TISSUE BANKS: Assembly Committee Considers Oversight
The California Assembly Health Committee convened yesterday to discuss the need for governmental oversight of the tissue bank industry. Committee Chair Martin Gallegos (D-Baldwin Park) called the meeting in response to reports from the Orange County Register that tissue banks have become a $500 million industry, in which businesses reap profits from cadavers donated by loved ones. Gallegos has proposed giving the state Health Services agency "more power over the banks," including the right to regulate handling and transportation fees.
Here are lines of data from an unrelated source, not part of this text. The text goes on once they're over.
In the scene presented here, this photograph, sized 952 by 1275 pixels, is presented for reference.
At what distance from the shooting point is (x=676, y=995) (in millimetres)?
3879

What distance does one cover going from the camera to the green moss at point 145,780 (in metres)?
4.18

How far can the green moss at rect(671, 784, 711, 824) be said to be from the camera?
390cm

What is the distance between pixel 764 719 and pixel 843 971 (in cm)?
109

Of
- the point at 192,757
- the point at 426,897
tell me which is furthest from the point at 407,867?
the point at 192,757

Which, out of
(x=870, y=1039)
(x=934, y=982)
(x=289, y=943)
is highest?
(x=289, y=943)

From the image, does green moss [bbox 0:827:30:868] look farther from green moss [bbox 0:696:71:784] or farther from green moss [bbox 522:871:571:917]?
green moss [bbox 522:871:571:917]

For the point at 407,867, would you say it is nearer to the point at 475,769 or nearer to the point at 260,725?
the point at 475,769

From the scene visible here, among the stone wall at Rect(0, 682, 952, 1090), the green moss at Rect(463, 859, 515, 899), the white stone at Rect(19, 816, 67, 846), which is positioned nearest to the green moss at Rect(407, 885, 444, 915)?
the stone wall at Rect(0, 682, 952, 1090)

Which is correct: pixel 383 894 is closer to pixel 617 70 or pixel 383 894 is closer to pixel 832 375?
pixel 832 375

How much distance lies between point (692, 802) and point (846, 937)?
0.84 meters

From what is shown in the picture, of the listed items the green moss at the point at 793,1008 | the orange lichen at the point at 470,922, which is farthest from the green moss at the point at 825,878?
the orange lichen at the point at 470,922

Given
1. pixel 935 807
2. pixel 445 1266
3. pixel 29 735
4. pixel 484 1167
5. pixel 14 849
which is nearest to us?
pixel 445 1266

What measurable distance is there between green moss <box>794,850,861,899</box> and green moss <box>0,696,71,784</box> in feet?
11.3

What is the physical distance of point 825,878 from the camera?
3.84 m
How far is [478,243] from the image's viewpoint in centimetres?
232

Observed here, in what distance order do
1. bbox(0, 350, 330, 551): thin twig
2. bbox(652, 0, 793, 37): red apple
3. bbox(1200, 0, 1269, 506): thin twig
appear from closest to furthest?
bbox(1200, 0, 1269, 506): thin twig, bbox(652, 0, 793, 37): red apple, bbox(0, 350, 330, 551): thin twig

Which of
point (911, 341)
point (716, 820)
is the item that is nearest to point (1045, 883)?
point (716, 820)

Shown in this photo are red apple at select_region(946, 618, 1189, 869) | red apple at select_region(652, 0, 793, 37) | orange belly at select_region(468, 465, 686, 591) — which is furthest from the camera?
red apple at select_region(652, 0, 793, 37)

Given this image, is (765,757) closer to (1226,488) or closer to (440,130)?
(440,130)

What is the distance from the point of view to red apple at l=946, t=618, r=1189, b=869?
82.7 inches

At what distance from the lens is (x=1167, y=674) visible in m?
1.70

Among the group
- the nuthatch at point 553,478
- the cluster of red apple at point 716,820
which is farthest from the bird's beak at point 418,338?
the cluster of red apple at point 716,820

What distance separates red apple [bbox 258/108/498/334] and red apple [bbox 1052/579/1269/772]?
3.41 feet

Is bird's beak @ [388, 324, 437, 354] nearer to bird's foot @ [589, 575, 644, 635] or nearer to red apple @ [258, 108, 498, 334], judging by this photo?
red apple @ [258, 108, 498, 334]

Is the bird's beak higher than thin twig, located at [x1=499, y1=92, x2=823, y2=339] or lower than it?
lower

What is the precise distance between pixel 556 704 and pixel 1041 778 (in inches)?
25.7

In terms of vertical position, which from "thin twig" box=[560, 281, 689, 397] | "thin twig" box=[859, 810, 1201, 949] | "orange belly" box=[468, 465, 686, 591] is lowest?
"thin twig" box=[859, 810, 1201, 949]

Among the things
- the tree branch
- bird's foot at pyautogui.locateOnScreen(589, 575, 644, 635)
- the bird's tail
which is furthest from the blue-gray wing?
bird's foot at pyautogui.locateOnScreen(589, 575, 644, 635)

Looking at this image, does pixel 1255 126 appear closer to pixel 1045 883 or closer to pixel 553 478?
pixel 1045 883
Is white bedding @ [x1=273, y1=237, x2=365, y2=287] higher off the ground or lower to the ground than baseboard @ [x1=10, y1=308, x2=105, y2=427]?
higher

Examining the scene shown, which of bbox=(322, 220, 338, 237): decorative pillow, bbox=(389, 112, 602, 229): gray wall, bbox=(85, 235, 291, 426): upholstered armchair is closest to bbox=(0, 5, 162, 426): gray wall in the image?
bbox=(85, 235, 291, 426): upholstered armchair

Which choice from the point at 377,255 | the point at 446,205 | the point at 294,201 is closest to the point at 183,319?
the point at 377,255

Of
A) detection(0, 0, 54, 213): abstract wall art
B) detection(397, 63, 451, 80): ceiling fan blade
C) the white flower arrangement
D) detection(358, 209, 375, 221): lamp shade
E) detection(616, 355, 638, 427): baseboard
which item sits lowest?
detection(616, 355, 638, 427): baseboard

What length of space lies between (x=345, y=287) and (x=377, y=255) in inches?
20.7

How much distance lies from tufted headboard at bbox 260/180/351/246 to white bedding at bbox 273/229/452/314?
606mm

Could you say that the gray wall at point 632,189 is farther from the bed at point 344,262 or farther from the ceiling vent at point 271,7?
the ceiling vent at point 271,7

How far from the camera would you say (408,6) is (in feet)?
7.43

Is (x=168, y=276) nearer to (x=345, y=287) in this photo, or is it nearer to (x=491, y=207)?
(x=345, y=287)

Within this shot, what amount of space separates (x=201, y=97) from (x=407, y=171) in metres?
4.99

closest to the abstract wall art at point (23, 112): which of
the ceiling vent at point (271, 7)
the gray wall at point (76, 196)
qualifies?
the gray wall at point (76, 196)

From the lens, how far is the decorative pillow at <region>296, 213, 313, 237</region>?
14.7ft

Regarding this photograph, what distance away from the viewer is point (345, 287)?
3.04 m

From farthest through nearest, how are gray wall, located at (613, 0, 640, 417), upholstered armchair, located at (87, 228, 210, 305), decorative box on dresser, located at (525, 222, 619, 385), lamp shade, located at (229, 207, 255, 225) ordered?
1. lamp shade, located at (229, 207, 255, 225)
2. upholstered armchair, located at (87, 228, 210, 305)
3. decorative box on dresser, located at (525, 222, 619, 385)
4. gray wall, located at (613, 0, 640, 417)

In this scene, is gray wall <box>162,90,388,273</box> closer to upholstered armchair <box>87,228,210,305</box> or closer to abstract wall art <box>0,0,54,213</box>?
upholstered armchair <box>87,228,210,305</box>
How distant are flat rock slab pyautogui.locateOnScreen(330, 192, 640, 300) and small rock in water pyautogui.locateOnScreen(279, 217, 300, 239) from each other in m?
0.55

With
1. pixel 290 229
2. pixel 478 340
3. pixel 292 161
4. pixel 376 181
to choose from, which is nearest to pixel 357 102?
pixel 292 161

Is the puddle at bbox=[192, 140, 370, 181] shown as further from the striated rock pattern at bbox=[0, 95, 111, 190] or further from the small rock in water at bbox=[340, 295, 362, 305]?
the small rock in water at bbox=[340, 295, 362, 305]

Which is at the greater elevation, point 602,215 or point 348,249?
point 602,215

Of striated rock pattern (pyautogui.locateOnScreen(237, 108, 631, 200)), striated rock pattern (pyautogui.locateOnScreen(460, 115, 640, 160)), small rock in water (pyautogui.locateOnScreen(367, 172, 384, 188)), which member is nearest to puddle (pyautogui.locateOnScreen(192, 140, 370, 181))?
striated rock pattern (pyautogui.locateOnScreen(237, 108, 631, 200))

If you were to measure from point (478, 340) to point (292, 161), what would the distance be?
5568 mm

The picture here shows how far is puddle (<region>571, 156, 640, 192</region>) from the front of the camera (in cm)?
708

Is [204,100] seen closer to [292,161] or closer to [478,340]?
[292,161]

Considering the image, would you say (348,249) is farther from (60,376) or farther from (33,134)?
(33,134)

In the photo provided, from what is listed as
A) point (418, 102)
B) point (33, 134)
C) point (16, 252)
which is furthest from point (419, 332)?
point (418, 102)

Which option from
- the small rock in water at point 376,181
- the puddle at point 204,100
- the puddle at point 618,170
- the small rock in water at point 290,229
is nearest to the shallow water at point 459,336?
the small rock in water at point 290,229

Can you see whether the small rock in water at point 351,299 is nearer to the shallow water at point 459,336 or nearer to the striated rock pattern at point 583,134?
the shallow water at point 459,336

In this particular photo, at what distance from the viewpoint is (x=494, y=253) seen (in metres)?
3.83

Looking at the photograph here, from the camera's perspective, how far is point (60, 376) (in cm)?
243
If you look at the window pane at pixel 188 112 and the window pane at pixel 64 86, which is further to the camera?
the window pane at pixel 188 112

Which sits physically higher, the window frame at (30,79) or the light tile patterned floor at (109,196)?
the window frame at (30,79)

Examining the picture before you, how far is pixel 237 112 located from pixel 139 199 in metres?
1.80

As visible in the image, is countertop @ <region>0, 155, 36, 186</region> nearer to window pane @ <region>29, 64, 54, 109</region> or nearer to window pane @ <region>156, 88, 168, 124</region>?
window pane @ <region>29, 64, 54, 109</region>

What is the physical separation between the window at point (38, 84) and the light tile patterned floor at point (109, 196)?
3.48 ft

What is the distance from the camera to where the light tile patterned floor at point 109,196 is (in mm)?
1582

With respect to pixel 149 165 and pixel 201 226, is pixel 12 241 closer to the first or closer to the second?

He also wants the department to investigate the industry's disclosure and consent policies and determine "whether patients with a medical necessity should get priority over people who need tissue for elective procedures." But industry officials and researchers voiced concern about government regulation, warning that it could "hinder research and dry up the already shallow pool of tissue donors." Medical researchers also said that "giving the general public too much information" about how bodies are used in research studies "could scare many away" (Weintraub/Quach, Orange Country Register, 5/26). Instead, Phyllis Weber, executive director of the California Transplant Donor Network called for more public education to encourage donorship of organs and tissue. The Assembly approved Gallegos' proposal last week, and it now heads to the state Senate for consideration (Coleman, AP/Contra Costa Times, 5/26).
Action Too Late?
James Forsell, a Tissue Banks International senior vice president, chided lawmakers for allowing the issue to fester in the state Legislature. According to Forsell, he was asked by the state Department of Health Services to join a 20-member panel to write oversight regulations four years ago. He said, "The state has done nothing. The state has a law but there are no regulations to go along with that law." But Paul Kimsey, an assistant deputy director in the state Health Services agency, said the proposals "were not ignored," but have been "passed back and forth between the department's policy wing and its legal staff." Kimsey said the agency has been working on a series of packages that should be ready for public view by the end of the summer (Orange County Register, 5/26).